The corn maze they brought in was taller this year! I remember seasons it was named for Linus for some reason and even the little kids could see over the edge.


MaxAir is the big ride swing in front and it hasn't run much this season. I guess it's payback for the season MaxAir's crew was snickering at SkyHawk (another, but different, big swing ride) when that was down most of the season. I like the tangent line MaxAir's support makes for the Giant Wheel.


View of the Giant Wheel, several of the flagpoles behind GateKeeper, and the forward tower of Wicked Twister. I include this as a first step toward making a minimalist abstraction of this part of the park.


Wicked Twister seen from its front. Realized I didn't have any pictures of this from our farewell tour and I'm glad there's not much that's obviously changed about it yet.


Wicked Twister's backwards spire next to Windseeker.

Trivia: At Christmas 1775 a royal postal official in New York City, noting there had been a lack of mail for some time, formally closed the British Post Office in America. Source: The American Mail: Enlarger of the Common Life, Wayne E Fuller. (The ``Constitutional Post'' started by a newspaper publisher and taken over in 1775 by Benjamin Franklin was handling colonial mails instead.)

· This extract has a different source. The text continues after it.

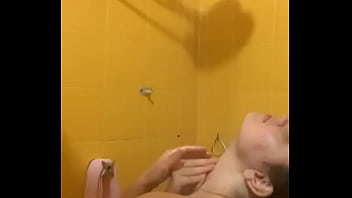 Novinha tomando banho mostrando tudo a buceta
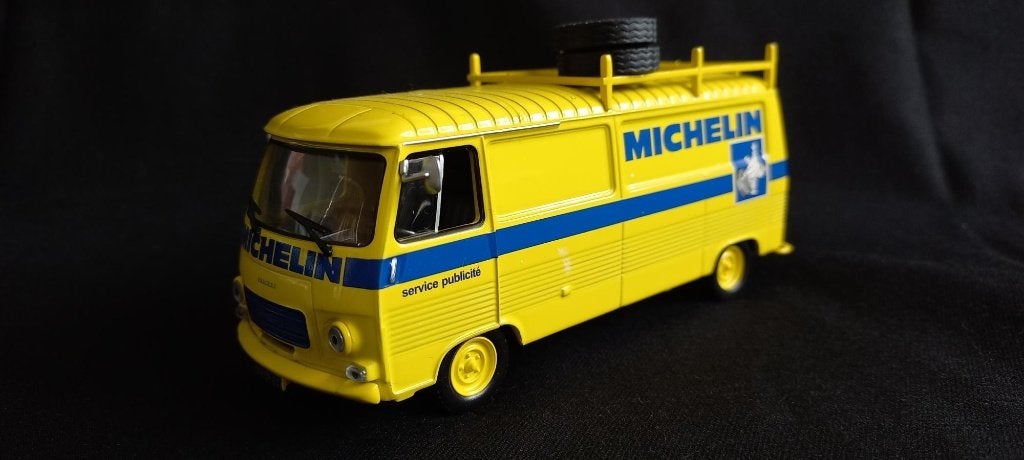 Schaalmodel Peugeot J7, Ophalen of Verzenden, Zo goed als nieuw, Auto, Overige merken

Currently Reading: Lost Popeye Volume 12: The Seagoosk Tom Sims, Bela Zaboly. Editor Stephanie Noelle. This started out so much fun when it was just about the rubber goose and then that part gets even more completely forgotten than usual (not even a mention at the end of, like, whether the rubber goose exists) so the rest can be about Popeye punching Japanese warships and, in the end, getting a call from a realistically-drawn version of every kid of 1942's governmental hero, Navy Secretary Frank Knox.